The Federal government has released the latest draft of the Anti-Counterfeiting Trade Agreement (ACTA) following the conclusion of the final round of discussions on the controversial intellectual property protection initiative at the weekend.
The ACTA draft, available online, includes a number of nuances to the protection of intellectual property in the online environment.
Under the current draft, – the last was released in April – each party to the ACTA must provide “adequate legal protection and effective legal remedies” against the circumvention of technological measures designed to protect the rights of authors, performers or producers of digital recordings, or phonograms.
As a result of this, and assuming the ACTA requirements were passed into Australian law, it would be illegal to market to the public a “device or product, including computer programs, or a service, as a means of circumventing an effective technological measure” – such as digital rights management (DRM).
It would also be illegal to manufacture, import, or distribute such a product or device.
It would also be illegal to remove or alter any electronic rights management information, and/or to distribute, import for distribution, broadcast, communicate, or make available to the public copies of works, performances, or phonograms, knowing that electronic rights management information has been removed or altered without authority.
The ACTA also requires that each party’s enforcement procedures shall apply to infringement of at “least trademark and copyright or related rights over digital networks, including the unlawful use of means of widespread distribution for infringing purposes.”

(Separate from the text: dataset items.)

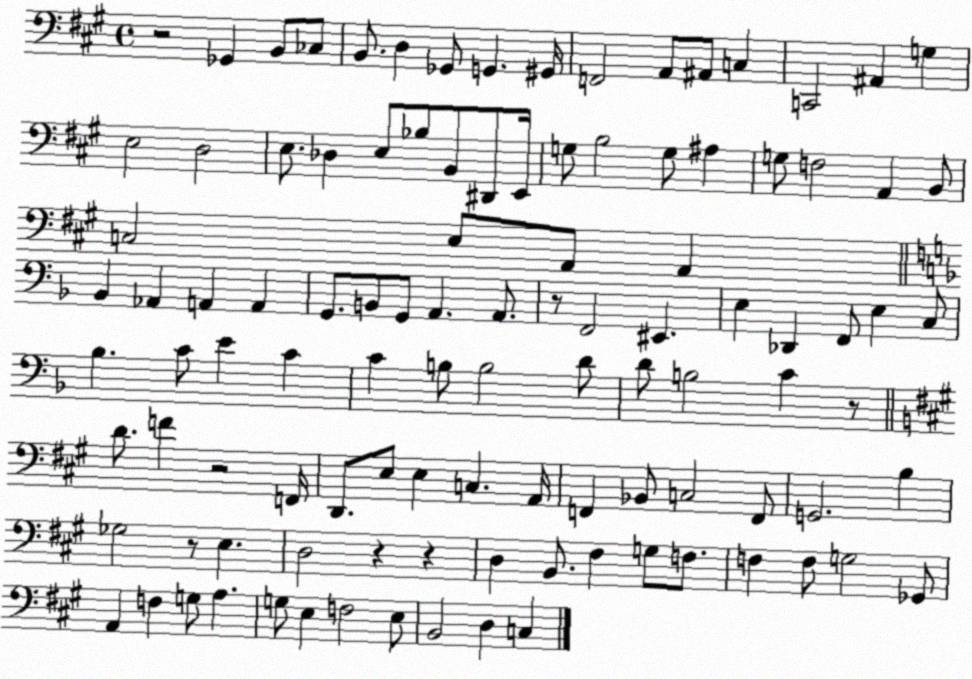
X:1
T:Untitled
M:4/4
L:1/4
K:A
z2 _G,, B,,/2 _C,/2 B,,/2 D, _G,,/2 G,, ^G,,/4 F,,2 A,,/2 ^A,,/2 C, C,,2 ^A,, G, E,2 D,2 E,/2 _D, E,/2 _B,/2 B,,/2 ^D,,/2 E,,/4 G,/2 B,2 G,/2 ^A, G,/2 F,2 A,, B,,/2 C,2 E,/2 A,,/2 A,, _B,, _A,, A,, A,, G,,/2 B,,/2 G,,/2 A,, A,,/2 z/2 F,,2 ^E,, E, _D,, F,,/2 E, C,/2 _B, C/2 E C C B,/2 B,2 D/2 D/2 B,2 C z/2 D/2 F z2 F,,/4 D,,/2 E,/2 E, C, A,,/4 F,, _B,,/2 C,2 F,,/2 G,,2 B, _G,2 z/2 E, D,2 z z D, B,,/2 ^F, G,/2 F,/2 F, F,/2 G,2 _G,,/2 A,, F, G,/2 A, G,/2 E, F,2 E,/2 B,,2 D, C,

The latest ACTA draft also arguably takes a more conciliatory tone with internet service providers, noting that it seeks to “promote cooperation between service providers and rights holders” and balance the “rights and interests of the relevant right holders, service providers and users.”
In detailing the general obligations with respect to enforcement, the ACTA states that procedures adopted, maintained, or applied to implement enforcement of the ACTA be “fair, equitable, and provide for the rights of all participants subject to procedures to be appropriately protected.”
“In implementing this Chapter, each Party shall take into account the need for proportionality between the seriousness of the infringement, the interests of third parties, and the applicable measures, remedies and penalties,” the agreement reads.
Under the ACTA, criminal enforcement – criminal procedures and penalties – would be applied at “least in cases of wilful trademark counterfeiting or copyright or related rights piracy on a commercial scale.”
According to Department of Foreign Affairs and Trade (DFAT), Australia had not participated in the ACTA negotiations in order to drive change in Australian domestic laws.
“Australia seeks an enhanced, practical international standard on IPR [Intellectual Property Rights] enforcement with broad international support, to complement the existing international IP architecture,” a statement from the DFAT reads.
“Australia regards the extent to which the ACTA can attract support from countries in our region as one important issue in determining the value of the ACTA for Australia.”
According to DFAT, participation in the ACTA negotiations also did not oblige Australia to join a resulting treaty, with a decision on signing any final new ACTA treaty only taken after “full public and parliamentary scrutiny.”
Despite this, Article 1.2.1 of the ACTA draft notes “Each Party shall give effect to the provisions of this Agreement.”
“A Party may implement in its domestic law more extensive enforcement of intellectual property rights than is required by this Agreement, provided that such enforcement does not contravene the provisions of this Agreement,” the agreement reads.
“Each Party shall be free to determine the appropriate method of implementing the provisions of this Agreement within its own legal system and practice.”